Work to complete >>
1. List every section title named under "Inside This Issue" in the Student Affairs newsletter.
2. Rewrite the part of the Student Affairs newsletter from "Inside This Issue" up to and including "and, even, educational!", putting "winter" in place of "Thanksgiving".

Source extract >>

----------------

Office for Student Affairs

November 20, 2013

Inside This Issue

  • Message from President Kaler
  • Adopt a Family
  • Service-Learning Classes for Spring Semester
  • Financial Update
  • Study Paws Update
  • Snow Fence Contest Results
  • Miscellaneous

Message from President Kaler

As the Thanksgiving break approaches, I want to wish you and your family a warm and wonderful holiday break. I know that sometimes it’s a bit of an adjustment — for you and them — when students arrive home after time away on campus. It was that way when Karen and I welcomed our boys home on college breaks. But, I assure you, a bit of flexibility, much interest in what’s going on in their lives, and a lot of love all go a long way to make these holiday periods fun, memorable and, even, educational!

Last week, I sent to you and the entire University community an update on campus safety. Soon after, on Friday night and early Saturday morning, I rode along with University police for five hours in and around our Twin Cities campus to gain a better understanding of the challenges our officers face and to observe the important work they perform. Our campus police do an excellent job. Earlier today, our Vice President for University Services Pam Wheelock and I met with Minneapolis Mayor-elect Betsy Hodges to build a partnership with her, and to develop strategies for an even stronger working relationship with the Minneapolis police.

----------------

Dataset extract >>
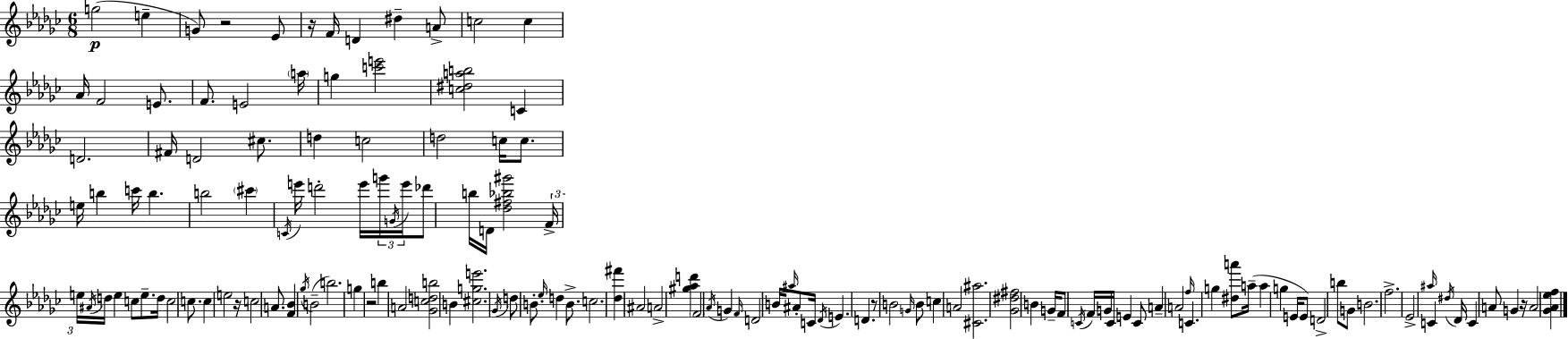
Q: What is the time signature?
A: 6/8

----------------

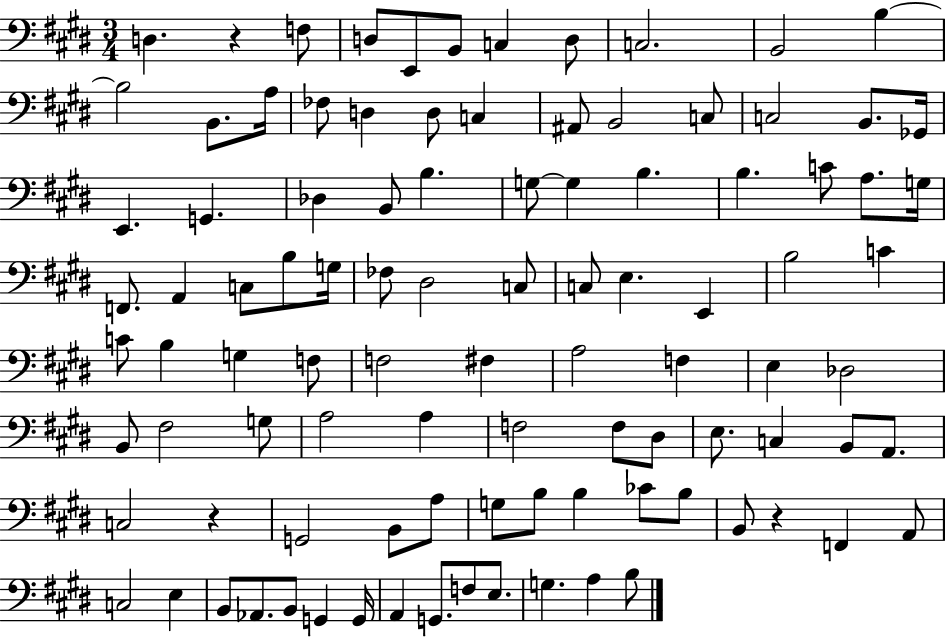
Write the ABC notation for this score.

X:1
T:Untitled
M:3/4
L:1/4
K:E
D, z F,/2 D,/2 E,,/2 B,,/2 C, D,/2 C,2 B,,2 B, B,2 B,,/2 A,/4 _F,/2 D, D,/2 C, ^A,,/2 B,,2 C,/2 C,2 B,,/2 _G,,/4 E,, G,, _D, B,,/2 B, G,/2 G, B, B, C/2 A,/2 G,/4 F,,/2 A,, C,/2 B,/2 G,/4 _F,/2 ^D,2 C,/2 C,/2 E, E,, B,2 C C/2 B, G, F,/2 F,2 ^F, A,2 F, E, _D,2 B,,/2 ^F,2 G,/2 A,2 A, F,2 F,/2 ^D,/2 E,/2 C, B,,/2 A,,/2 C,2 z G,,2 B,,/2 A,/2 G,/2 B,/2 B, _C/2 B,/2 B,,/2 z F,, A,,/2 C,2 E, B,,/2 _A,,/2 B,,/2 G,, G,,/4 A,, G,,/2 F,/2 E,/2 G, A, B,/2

----------------

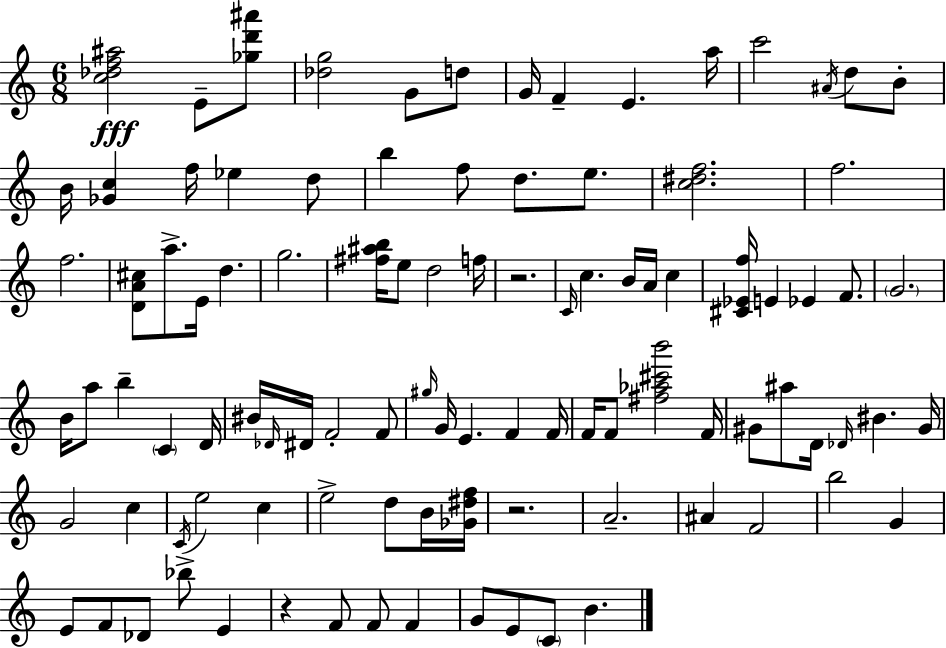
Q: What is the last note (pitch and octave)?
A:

----------------

Complete answers >>
1.
- Message from President Kaler
- Adopt a Family
- Service-Learning Classes for Spring Semester
- Financial Update
- Study Paws Update
- Snow Fence Contest Results
- Miscellaneous

2.
Inside This Issue

  • Message from President Kaler
  • Adopt a Family
  • Service-Learning Classes for Spring Semester
  • Financial Update
  • Study Paws Update
  • Snow Fence Contest Results
  • Miscellaneous

Message from President Kaler

As the winter break approaches, I want to wish you and your family a warm and wonderful holiday break. I know that sometimes it’s a bit of an adjustment — for you and them — when students arrive home after time away on campus. It was that way when Karen and I welcomed our boys home on college breaks. But, I assure you, a bit of flexibility, much interest in what’s going on in their lives, and a lot of love all go a long way to make these holiday periods fun, memorable and, even, educational!